What if Richard Nixon was not our worst president, but our greatest?

That's the question posed by Austin Grossman's 'Crooked' (Mulholland, $26), a novel that offers an intriguing explanation for Nixon's punchline of a political career. What if Richard Nixon had in fact stumbled upon the darkest of dark secrets buried between the lines of the United States Constitution? What if he discovered that the Cold War was about far more than a mere nuclear arms race, but rather the weaponization of occult and paranormal forces from beyond our dimension?

'Crooked' tells the story in Nixon's own words. This Nixon was compromised early on, back when he was just a wet-behind-the-ears junior Congressman from California. In the course of his grandstanding attempt to demonize Alger Hiss as a Communist, Nixon's desperate inquiries lead him to discover that Hiss was involved with far more than state secrets.

He crosses paths with Arkady and Tatiana, two Russian agents who have a surprisingly easy time turning Nixon to their cause. Nixon's career rises and falls in unexpected ways; all the while, he is torn between his own selfish desires and his increasingly terrifying understanding of what the stakes truly are.

He ascends to the Senate. He's chosen by Eisenhower as his vice president. He loses to JFK. He mounts his comeback in 1968. All of it serving as the public face of a private war being waged over the future of America's soul. Through it all, Tricky Dick plods away, never knowing which side he has chosen or which side he wants to choose.

Unsure who to trust and unable to be the hero that he wants to be, Nixon commits everything he can to trying to rouse America's otherworldly defenses before the Soviets can unleash their militarized Lovecraftian horrors against democracy.

In this world, the United States Presidency is a position of power. Not just political power, either the U.S. President has access to unimaginable mystic forces, though not all were able to access it. George Washington and Abraham Lincoln and Dwight Eisenhower had it; Truman and JFK and LBJ did not.

Essentially, 'Crooked' offers a secret history of Richard Nixon's political career. It shows the motivations behind some of Nixon's most well-known moments the Hiss trials, the debate with Kennedy, his closeness to Kissinger, the Watergate debacle as all connected to the many magical forces conspiring against both him and the United States.

The best alternative history is the kind whose wild fictions are built on a foundation of fact; Grossman provides just enough truth to make his story soar.
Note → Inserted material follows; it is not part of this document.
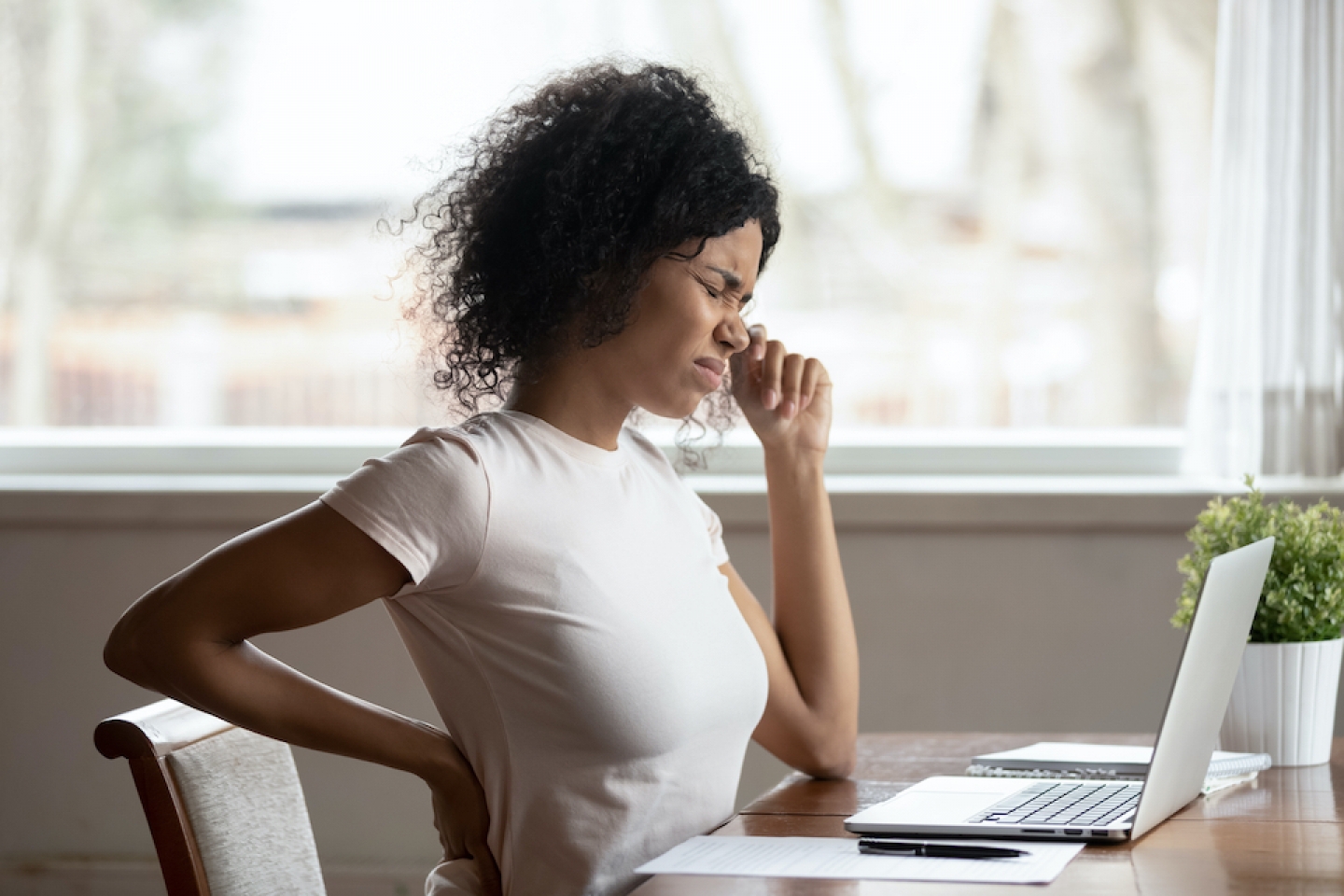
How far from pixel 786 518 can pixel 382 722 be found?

The portrait he paints is of a striving, venal man thrust into circumstances he desperately wants, yet can't possibly handle. The twists on recognizable figures Eisenhower, Kissinger, Pat Nixon, Howard Hunt are great fun for anyone intrigued by that period in our history.

One thing that should be noted is that 'Crooked' is a wildly readable book one whose fast pacing and idiosyncratic storytelling lead to an unending string of self-bargained 'Just one more chapter' promises. It's not every day that a book comes along that will entertain political junkies and speculative fiction fans alike; if you're one or the other or both, 'Crooked' is definitely for you.